In India è considerata un'erba magica, in passato si credeva anche in Italia che desse coraggio ai timidi.

PARTI DA USARE
Le foglie si raccolgono da maggio a settembre, quando assumono la massima dimensione. Consumare preferibilmente fresco. È aromatizzante (alcune foglie a macerare nell'acqua in cui ci si lava).

PROPRIETÀ CURATIVE
Noto in cucina per il "pesto alla genovese", il basilico si fa apprezzare anche per essere un ottimo attivatore della digestione.
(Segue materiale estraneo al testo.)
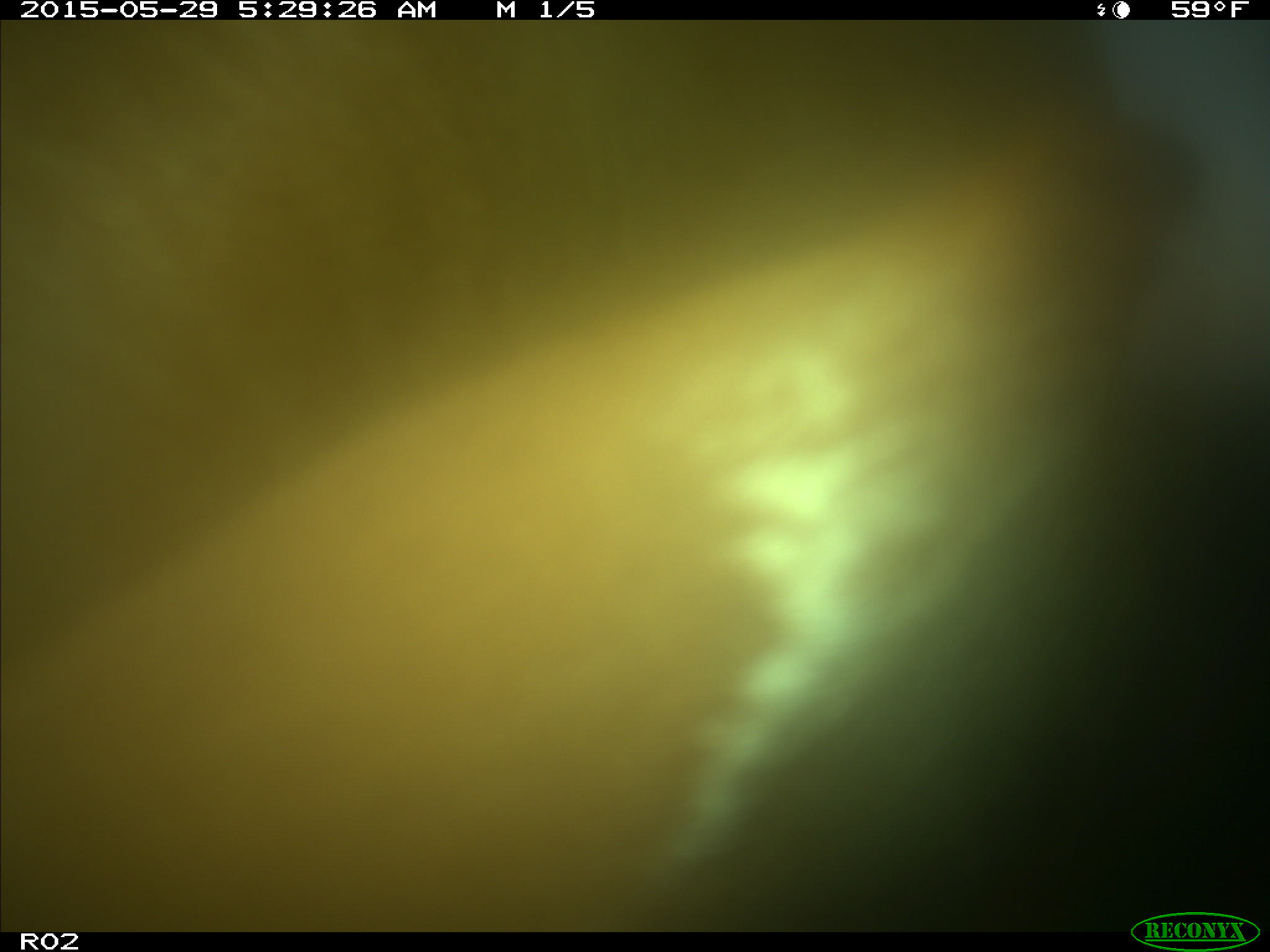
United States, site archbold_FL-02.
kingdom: Animalia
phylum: Chordata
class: Mammalia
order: Artiodactyla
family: Bovidae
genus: Bos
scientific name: Bos taurus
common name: domestic cow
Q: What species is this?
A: Bos taurus (domestic cow).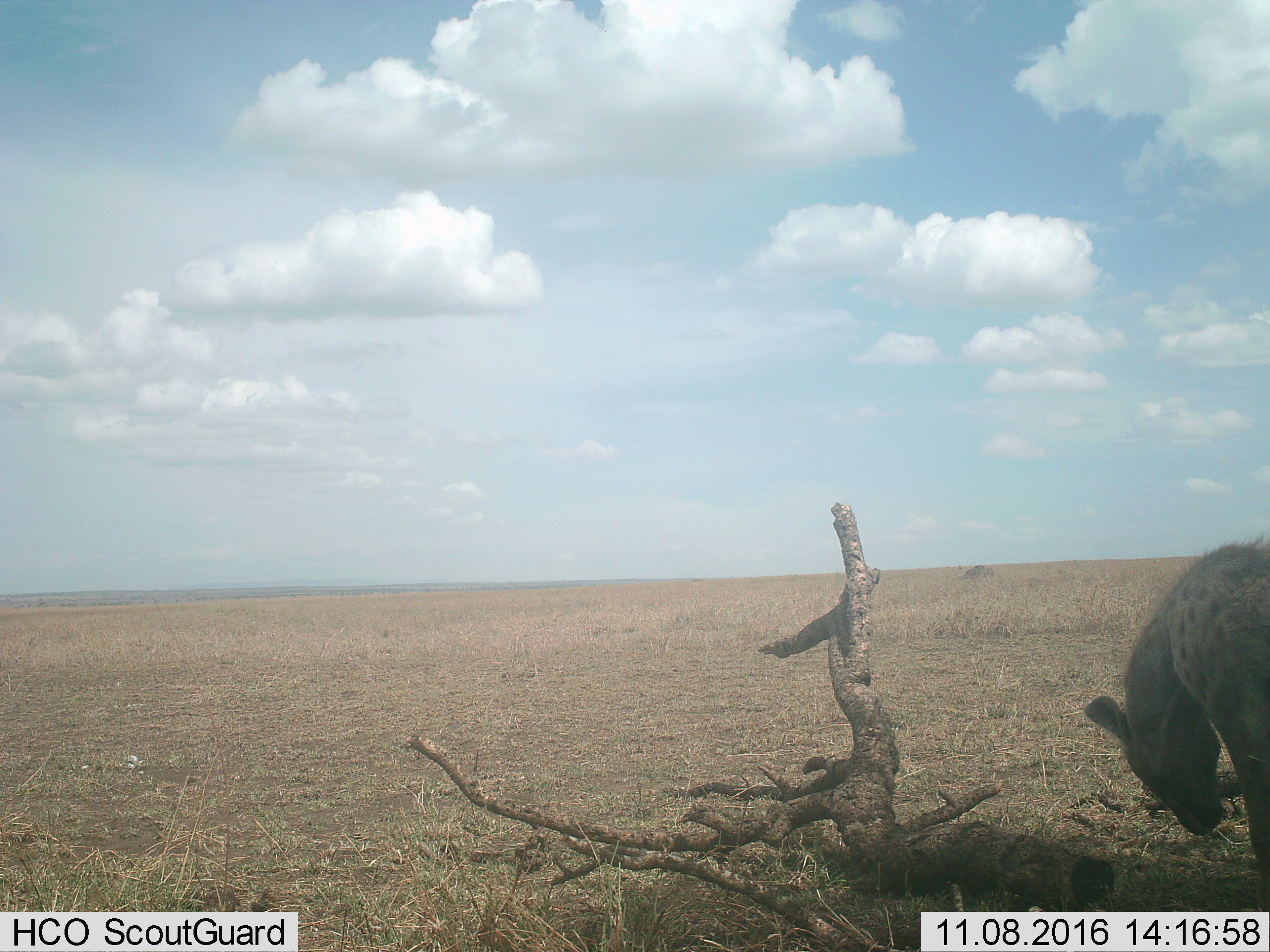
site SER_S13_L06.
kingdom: Animalia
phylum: Chordata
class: Mammalia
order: Carnivora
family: Hyaenidae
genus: Crocuta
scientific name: Crocuta crocuta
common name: spotted hyena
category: hyenaspotted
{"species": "hyenaspotted (spotted hyena) (Crocuta crocuta)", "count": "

Come uso esterno, è tonificante durante il bagno.

INDICAZIONI

Disturbi digestivi, anche in presenza di spasmi intestinali.

MODALITÀ D'USO
Si prepara un infuso con un cucchiaio per tazza, e si bevono 2-3 tazze dopo i pasti.
Il "surrogato di tabacco da fiuto" si ha con 2 parti di basilico, 2 di menta e 2 di cedrina, tutte ridotte in polvere.

BELLEZZA
Per fare un bagno rilassante, immergere nell’acqua tiepida, per 10 minuti, un sacchetto di cotone contenente foglie fresche di basilico.

LA RICETTA
È l’ingrediente base del pesto, con il suo intenso sapore insaporisce insalate miste fresche, sugo di pomodoro, si sposa con uova, melanzane, focacce, pizze ed altri piatti.
Le sue foglie, lavate, asciugate:
vengono inserite tra una falda e l’altra dei pomodori secchi, quando vengono messi sott’olio;
pastellate e fritte, costituiscono uno stuzzichino invitante;
tritate ed unite all’impasto della focaccia, profumano una merenda o uno spuntino;
vengono usate per guarnizione e profumo su piatti di tutto riguardo nelle cucine dei grandi chef.

PESTO ALLA GENOVESE
Pestare nel mortaio una manciata di foglie di basilico con pinoli (o noci), 1 o 2 spicchi d'aglio, acciughe, pecorino macinato, olio d'oliva.

BURRO AL BASILICO
Tritare foglie di basilico con aglio e sale e lavorarlo con 50 gr di burro.
Per bistecche alla griglia o tartine particolari.

martedì 3 agosto 2010

ALGHE NORI


Chiamate anche lattuga di mare, sono molto adatte nei mesi estivi e per l'alimentazione dei bambini.
Si possono usare come:
CONDIMENTO
Tostate un foglio di NORI, passandolo rapidamente sulla fiamma finchè non diventi croccante e verde scuro.
Schiacciatelo nella mani fino a renderlo quasi come una polvere, e mettetene un poco sui cereali, le verdure, nelle zuppe...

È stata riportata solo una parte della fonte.